**Tasks to complete:**
• A. In the passage on Egypt's Islamic revival, what had ended the state's monopoly on Islamic discourse?
• B. Pick up the passage on Egypt's Islamic revival after its last sentence and keep writing in the same voice.

**Selected text:**
The much touted ‘Islamic revival’ I
witnessed in Egypt (and I suppose the same could be said of the
phenomenon in much of the rest of the ‘Muslim world’) was deeply
conservative and in many senses frighteningly obscurantist. Hundreds
of ‘private’ mosques, defying the law that sought to place mosques
under close government surveillance, had sprouted up all over the
country. Satellite television had effectively demolished the state’s
monopoly on Islamic discourse, with dozens of ‘Islamic’ channels, many
of them peddling a deeply conservative neo-Wahhabi brand of Islam, now
being beamed into almost every home. Saudi-funded publishing houses
did brisk business, the Islam they advertised being profoundly
supremacist and anti-western but without being politically
revolutionary. The Muslim Brotherhood continued to exercise a
pervasive influence through its many frontal organisations. The hijab
had become so ubiquitous, donned even by women who were not
particularly pious themselves, that it was said that girls and women
without hijab were automatically assumed to be Christians.

**Stored data:**

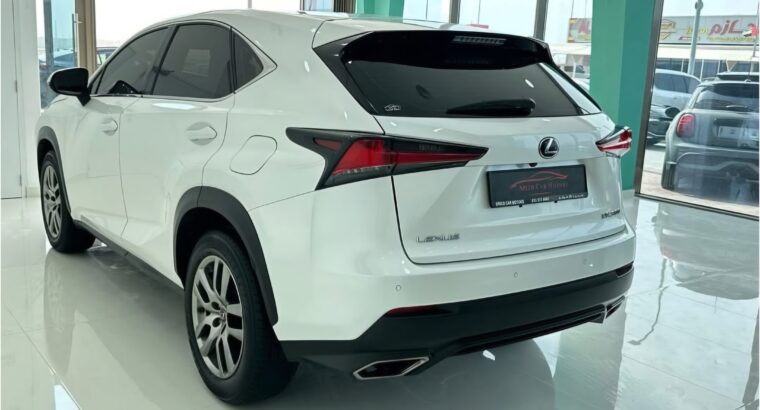 Lexus NX300 full option 2020 Gcc for sale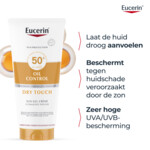 Eucerin Sun Oil Control Dry Touch Gel-Crème SPF 50+ - 27.99 euro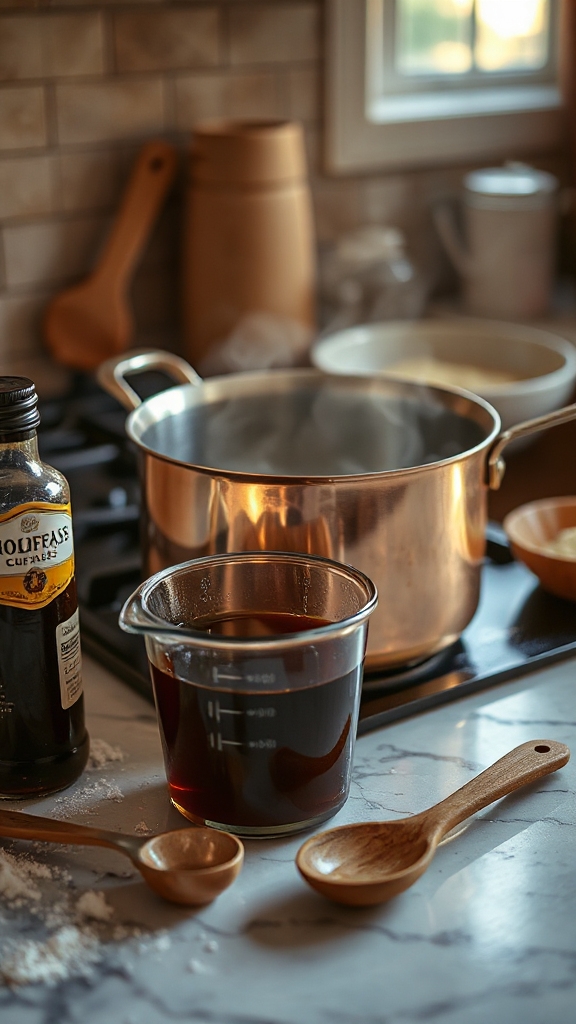 historical safe molasses procedure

**Answers for this exercise:**
• A. Satellite television, with dozens of "Islamic" channels beamed into almost every home.

• B.
All
of these were signs not, I believe, of a sudden mass burst in piety,
as is sometimes alleged by poorly informed journalists, although no
doubt this might have been true in some individual cases. Corruption
and brutality continued undiminished in civil society, even among the
more visibly ‘Islamised’ sectors of it. Becoming more visibly
‘Islamic’ did not necessarily mean becoming more socially engaged or
even more purist when it came to money matters.
To cite a
telling instance, in the vast market just across the street from the
Al-Azhar Seminary, the ‘Islamic’ hub of Cairo, over a hundred smart
shops (scattered among dozens of ‘Islamic’ bookstores) specialised in
shimmering bras and skimpy belly-dance costumes, specimens of which
they slung tantalisingly outside their windows and which adorned rows
of buxom mannequins. Some of these shops were run by veiled women,
others by bearded men with large prayer callouses on their
foreheads. This blatant defiance of Islamic morality had not
sufficiently stirred the ulema and students of Azhar – who, one
supposes, are the backbone of the ‘Islamic’ revival across the country
– to protest. It was not just fear that had forced them into silence
and indifference. It was probably also that such blatant sexism did
not provoke their righteous anger in quite the same way that, say,
hounding ‘heretical’ writers – in which the Azharites have taken a
leading role – has.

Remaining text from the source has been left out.